Trecho para leitura:
A ascensão da esquerda revolucionária no final do século XIX e início do século XX na região, que levaria ao colapso do império dos czares e ao triunfo dos bolcheviques, estava unindo nas massas ucranianas a aspirações nacionais à luta pela construção de uma sociedade socialista sem classes. Lenin e os bolcheviques foram os únicos que defenderam o direito à autodeterminação das nacionalidades oprimidas a partir de uma perspectiva internacionalista e assim se tornaram a força determinante entre os trabalhadores e as massas ucranianas. Isto é o que Lenin disse em 1914:

Formar um Estado nacional autônomo e independente permanece, por enquanto, na Rússia, apenas o privilégio da nação russa. Nós, os proletários russos, não defendemos privilégios de nenhum tipo e também não defendemos esse privilégio. Lutamos no terreno de um determinado Estado, unimos os trabalhadores de todas as nações desse Estado, não podemos garantir este ou aquele caminho de desenvolvimento nacional, vamos ao nosso objetivo de classe por todos os caminhos possíveis. Mas não podemos ir a esse objetivo sem lutar contra todos os nacionalismos e sem defender a igualdade de todas as nações. Assim, por exemplo, depende de mil fatores, desconhecidos de antemão, se a Ucrânia terá a sorte de formar um Estado independente. E, como não queremos fazer “palpites” inúteis, defendemos firmemente o que é indubitável: o direito da Ucrânia a tal Estado. Respeitamos esse direito, não apoiamos os privilégios dos russos sobre os ucranianos, educamos as massas no espírito de reconhecimento desse direito, no espírito da negação dos privilégios do Estado de qualquer nação.6

O apoio dos bolcheviques ao direito à autodeterminação das nacionalidades foi um dos pilares que permitiram o triunfo da Revolução Russa, juntamente à política contra a guerra imperialista e o apoio às lutas dos trabalhadores e camponeses pobres. Foi graças ao triunfo da Revolução Russa que o primeiro estado ucraniano independente surgiu em 1919: a República Socialista Soviética da Ucrânia, que se tornou parte da União das Repúblicas Socialistas Soviéticas (URSS) desde sua fundação em 1921.

Aplicação da leitura:
a) Copie fielmente, do trecho sobre Lenin e a Ucrânia, a parte que se inicia com as palavras contendo "O apoio dos" e se encerra com "fundação em 1921.".
b) Retome o trecho sobre Lenin e a Ucrânia e dê-lhe continuidade a partir do ponto em que ele termina.

Material reunido:
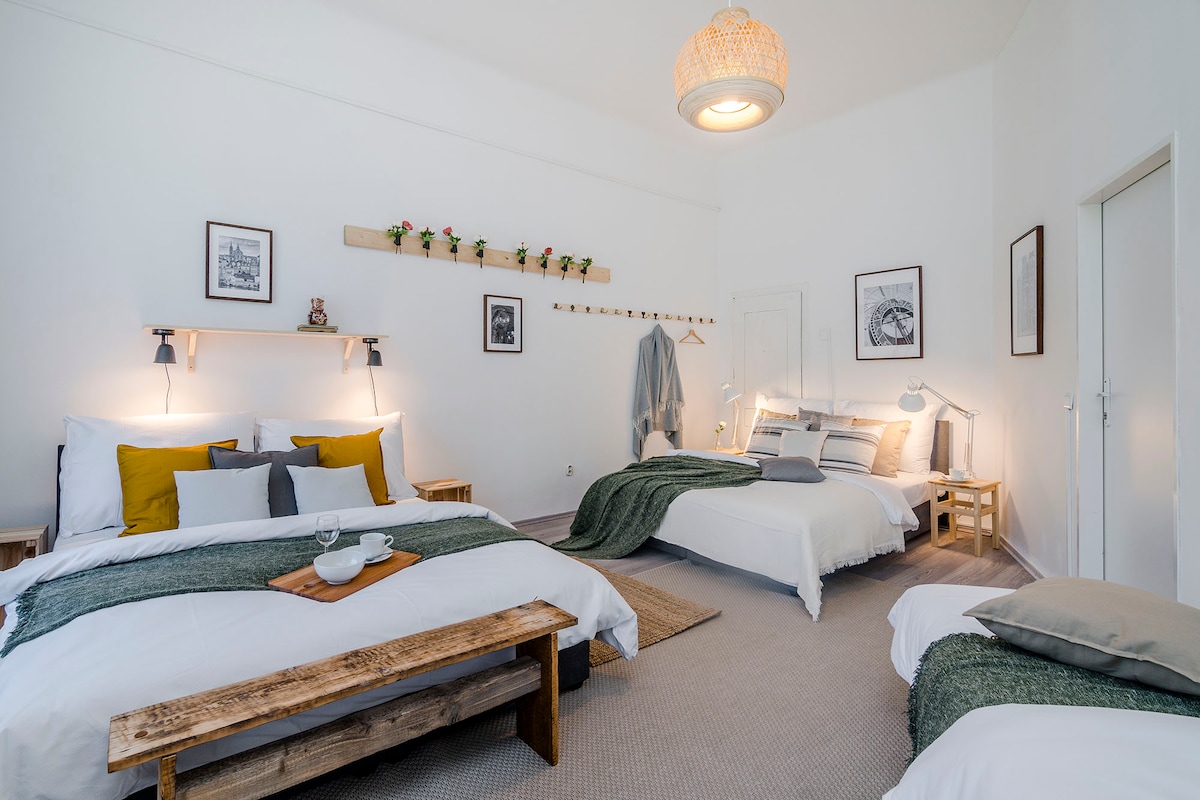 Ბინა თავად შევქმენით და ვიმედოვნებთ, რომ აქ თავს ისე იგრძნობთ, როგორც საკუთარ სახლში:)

Respostas por tarefa:
a)
O apoio dos bolcheviques ao direito à autodeterminação das nacionalidades foi um dos pilares que permitiram o triunfo da Revolução Russa, juntamente à política contra a guerra imperialista e o apoio às lutas dos trabalhadores e camponeses pobres. Foi graças ao triunfo da Revolução Russa que o primeiro estado ucraniano independente surgiu em 1919: a República Socialista Soviética da Ucrânia, que se tornou parte da União das Repúblicas Socialistas Soviéticas (URSS) desde sua fundação em 1921.

b)
No entanto, a longa peregrinação pelo seu direito de ser uma nação independente, longe de ter terminado, rapidamente retomaria forças renovadas. Os debates acalorados que ocorreram dentro dos bolcheviques sobre a política a seguir contra as diferentes nacionalidades que compunham a URSS e, em particular, em relação à Ucrânia, são de conhecimento público de todos os marxistas com formação mínima. Os militantes comunistas ucranianos, juntamente com Lenin e Trotsky, travaram uma batalha política contra Stalin, então Comissário das Nacionalidades, que tentou subjugar a independência da recém-criada República Soviética da Ucrânia. A vitória de Lenin sobre essa política lançou as bases, que mais tarde seriam transferidas à primeira Constituição Soviética, do que os revolucionários deveriam ter em relação às nacionalidades: o pleno direito à autodeterminação nacional, que incluía o direito à independência em relação a URSS, à qual cada república aderiu livremente sem qualquer coerção.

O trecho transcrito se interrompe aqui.